Stored dataset items:
::::

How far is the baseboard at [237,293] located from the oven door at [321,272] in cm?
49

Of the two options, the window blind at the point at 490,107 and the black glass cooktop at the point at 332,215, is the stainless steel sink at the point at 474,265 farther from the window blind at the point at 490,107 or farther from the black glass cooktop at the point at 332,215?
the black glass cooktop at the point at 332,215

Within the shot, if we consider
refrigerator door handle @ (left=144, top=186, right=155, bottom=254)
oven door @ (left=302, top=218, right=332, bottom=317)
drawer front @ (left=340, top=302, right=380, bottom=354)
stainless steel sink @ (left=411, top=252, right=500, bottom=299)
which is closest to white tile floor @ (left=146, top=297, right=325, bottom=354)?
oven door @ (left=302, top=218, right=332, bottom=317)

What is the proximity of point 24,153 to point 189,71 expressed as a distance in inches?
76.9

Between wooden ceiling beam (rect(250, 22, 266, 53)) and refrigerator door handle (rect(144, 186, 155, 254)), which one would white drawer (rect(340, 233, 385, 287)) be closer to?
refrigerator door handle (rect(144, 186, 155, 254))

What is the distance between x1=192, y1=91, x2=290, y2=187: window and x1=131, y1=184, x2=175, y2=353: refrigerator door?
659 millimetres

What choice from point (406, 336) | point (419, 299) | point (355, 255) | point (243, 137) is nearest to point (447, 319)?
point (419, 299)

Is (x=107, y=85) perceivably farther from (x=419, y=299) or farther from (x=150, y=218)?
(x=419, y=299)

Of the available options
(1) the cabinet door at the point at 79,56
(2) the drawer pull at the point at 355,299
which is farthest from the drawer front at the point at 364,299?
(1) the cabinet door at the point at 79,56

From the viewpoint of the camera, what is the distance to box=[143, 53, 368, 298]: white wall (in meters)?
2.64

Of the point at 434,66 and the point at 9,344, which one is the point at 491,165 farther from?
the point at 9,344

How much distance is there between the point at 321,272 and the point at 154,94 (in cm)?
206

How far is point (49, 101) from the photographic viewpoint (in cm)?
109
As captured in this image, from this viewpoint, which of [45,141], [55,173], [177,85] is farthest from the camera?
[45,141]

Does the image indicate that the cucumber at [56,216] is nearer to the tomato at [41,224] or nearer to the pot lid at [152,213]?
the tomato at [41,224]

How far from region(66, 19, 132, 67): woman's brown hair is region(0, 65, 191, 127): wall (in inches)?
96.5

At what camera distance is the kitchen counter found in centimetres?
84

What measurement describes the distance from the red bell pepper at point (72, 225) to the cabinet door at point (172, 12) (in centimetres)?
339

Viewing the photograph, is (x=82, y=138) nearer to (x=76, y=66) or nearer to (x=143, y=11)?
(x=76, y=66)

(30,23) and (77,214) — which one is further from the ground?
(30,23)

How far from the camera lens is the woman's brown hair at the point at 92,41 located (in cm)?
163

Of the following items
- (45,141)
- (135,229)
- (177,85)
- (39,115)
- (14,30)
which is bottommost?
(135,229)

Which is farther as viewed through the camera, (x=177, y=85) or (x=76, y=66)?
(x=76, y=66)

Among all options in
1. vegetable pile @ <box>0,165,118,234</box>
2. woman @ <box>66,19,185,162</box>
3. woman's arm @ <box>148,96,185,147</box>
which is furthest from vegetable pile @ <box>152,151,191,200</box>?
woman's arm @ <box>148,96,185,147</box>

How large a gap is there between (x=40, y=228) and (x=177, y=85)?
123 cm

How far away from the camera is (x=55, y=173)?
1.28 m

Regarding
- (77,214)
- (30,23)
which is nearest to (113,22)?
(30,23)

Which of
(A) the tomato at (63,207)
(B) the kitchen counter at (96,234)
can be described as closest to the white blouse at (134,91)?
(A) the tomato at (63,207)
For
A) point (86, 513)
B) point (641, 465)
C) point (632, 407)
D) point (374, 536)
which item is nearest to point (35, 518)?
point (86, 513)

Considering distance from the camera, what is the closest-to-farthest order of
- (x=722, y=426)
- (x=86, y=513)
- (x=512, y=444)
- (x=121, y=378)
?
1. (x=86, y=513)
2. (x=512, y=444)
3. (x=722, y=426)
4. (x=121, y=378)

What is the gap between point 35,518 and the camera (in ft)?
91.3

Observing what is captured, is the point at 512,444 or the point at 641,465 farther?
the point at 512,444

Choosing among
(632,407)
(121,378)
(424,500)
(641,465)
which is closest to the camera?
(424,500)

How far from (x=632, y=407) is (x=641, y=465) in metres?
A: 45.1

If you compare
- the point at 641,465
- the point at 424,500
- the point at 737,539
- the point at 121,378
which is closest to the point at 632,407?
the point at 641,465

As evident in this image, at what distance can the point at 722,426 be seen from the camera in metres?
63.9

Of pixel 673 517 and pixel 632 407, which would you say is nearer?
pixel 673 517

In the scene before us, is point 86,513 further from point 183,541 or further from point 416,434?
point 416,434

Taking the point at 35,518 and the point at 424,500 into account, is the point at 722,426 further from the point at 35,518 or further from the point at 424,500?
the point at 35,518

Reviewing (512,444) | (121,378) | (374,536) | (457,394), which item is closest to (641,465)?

::::

» Given exercise:
Rewrite the listing above as a JSON list of strings, one string per line, and skip any blank lines.

» Final answer:
[
  "How far is the baseboard at [237,293] located from the oven door at [321,272] in cm?",
  "49",
  "Of the two options, the window blind at the point at 490,107 and the black glass cooktop at the point at 332,215, is the stainless steel sink at the point at 474,265 farther from the window blind at the point at 490,107 or farther from the black glass cooktop at the point at 332,215?",
  "the black glass cooktop at the point at 332,215",
  "Within the shot, if we consider",
  "refrigerator door handle @ (left=144, top=186, right=155, bottom=254)",
  "oven door @ (left=302, top=218, right=332, bottom=317)",
  "drawer front @ (left=340, top=302, right=380, bottom=354)",
  "stainless steel sink @ (left=411, top=252, right=500, bottom=299)",
  "which is closest to white tile floor @ (left=146, top=297, right=325, bottom=354)?",
  "oven door @ (left=302, top=218, right=332, bottom=317)",
  "What is the proximity of point 24,153 to point 189,71 expressed as a distance in inches?",
  "76.9",
  "Between wooden ceiling beam (rect(250, 22, 266, 53)) and refrigerator door handle (rect(144, 186, 155, 254)), which one would white drawer (rect(340, 233, 385, 287)) be closer to?",
  "refrigerator door handle (rect(144, 186, 155, 254))",
  "What is the distance between x1=192, y1=91, x2=290, y2=187: window and x1=131, y1=184, x2=175, y2=353: refrigerator door?",
  "659 millimetres",
  "What choice from point (406, 336) | point (419, 299) | point (355, 255) | point (243, 137) is nearest to point (447, 319)?",
  "point (419, 299)",
  "Is (x=107, y=85) perceivably farther from (x=419, y=299) or farther from (x=150, y=218)?",
  "(x=419, y=299)",
  "Of the available options",
  "(1) the cabinet door at the point at 79,56",
  "(2) the drawer pull at the point at 355,299",
  "which is farthest from the drawer front at the point at 364,299?",
  "(1) the cabinet door at the point at 79,56",
  "From the viewpoint of the camera, what is the distance to box=[143, 53, 368, 298]: white wall (in meters)?",
  "2.64",
  "Of the point at 434,66 and the point at 9,344, which one is the point at 491,165 farther from?",
  "the point at 9,344",
  "How much distance is there between the point at 321,272 and the point at 154,94 (in cm)?",
  "206",
  "How far is point (49, 101) from the photographic viewpoint (in cm)?",
  "109",
  "As captured in this image, from this viewpoint, which of [45,141], [55,173], [177,85] is farthest from the camera?",
  "[45,141]",
  "Does the image indicate that the cucumber at [56,216] is nearer to the tomato at [41,224] or nearer to the pot lid at [152,213]?",
  "the tomato at [41,224]",
  "How far from region(66, 19, 132, 67): woman's brown hair is region(0, 65, 191, 127): wall (in inches)?",
  "96.5",
  "At what camera distance is the kitchen counter found in centimetres?",
  "84",
  "What measurement describes the distance from the red bell pepper at point (72, 225) to the cabinet door at point (172, 12) (in centimetres)?",
  "339",
  "Viewing the photograph, is (x=82, y=138) nearer to (x=76, y=66) or nearer to (x=143, y=11)?",
  "(x=76, y=66)",
  "(30,23) and (77,214) — which one is further from the ground?",
  "(30,23)",
  "How far from the camera lens is the woman's brown hair at the point at 92,41 located (in cm)?",
  "163",
  "Of the following items",
  "- (45,141)",
  "- (135,229)",
  "- (177,85)",
  "- (39,115)",
  "- (14,30)",
  "which is bottommost?",
  "(135,229)",
  "Which is farther as viewed through the camera, (x=177, y=85) or (x=76, y=66)?",
  "(x=76, y=66)",
  "Among all options in",
  "1. vegetable pile @ <box>0,165,118,234</box>",
  "2. woman @ <box>66,19,185,162</box>",
  "3. woman's arm @ <box>148,96,185,147</box>",
  "which is furthest from vegetable pile @ <box>152,151,191,200</box>?",
  "woman's arm @ <box>148,96,185,147</box>",
  "How large a gap is there between (x=40, y=228) and (x=177, y=85)?",
  "123 cm",
  "How far away from the camera is (x=55, y=173)?",
  "1.28 m",
  "Regarding",
  "- (77,214)",
  "- (30,23)",
  "which is nearest to (113,22)?",
  "(30,23)",
  "Which of",
  "(A) the tomato at (63,207)",
  "(B) the kitchen counter at (96,234)",
  "can be described as closest to the white blouse at (134,91)?",
  "(A) the tomato at (63,207)",
  "For",
  "A) point (86, 513)",
  "B) point (641, 465)",
  "C) point (632, 407)",
  "D) point (374, 536)",
  "which item is nearest to point (35, 518)?",
  "point (86, 513)",
  "Considering distance from the camera, what is the closest-to-farthest order of",
  "- (x=722, y=426)",
  "- (x=86, y=513)",
  "- (x=512, y=444)",
  "- (x=121, y=378)",
  "?",
  "1. (x=86, y=513)",
  "2. (x=512, y=444)",
  "3. (x=722, y=426)",
  "4. (x=121, y=378)",
  "What is the gap between point 35,518 and the camera (in ft)?",
  "91.3",
  "Observing what is captured, is the point at 512,444 or the point at 641,465 farther?",
  "the point at 512,444",
  "Choosing among",
  "(632,407)",
  "(121,378)",
  "(424,500)",
  "(641,465)",
  "which is closest to the camera?",
  "(424,500)",
  "How far from (x=632, y=407) is (x=641, y=465) in metres?",
  "A: 45.1",
  "If you compare",
  "- the point at 641,465",
  "- the point at 424,500",
  "- the point at 737,539",
  "- the point at 121,378",
  "which is closest to the point at 632,407?",
  "the point at 641,465",
  "As evident in this image, at what distance can the point at 722,426 be seen from the camera in metres?",
  "63.9",
  "Of pixel 673 517 and pixel 632 407, which would you say is nearer?",
  "pixel 673 517",
  "In the scene before us, is point 86,513 further from point 183,541 or further from point 416,434?",
  "point 416,434",
  "Taking the point at 35,518 and the point at 424,500 into account, is the point at 722,426 further from the point at 35,518 or further from the point at 424,500?",
  "the point at 35,518",
  "Reviewing (512,444) | (121,378) | (374,536) | (457,394), which item is closest to (641,465)?"
]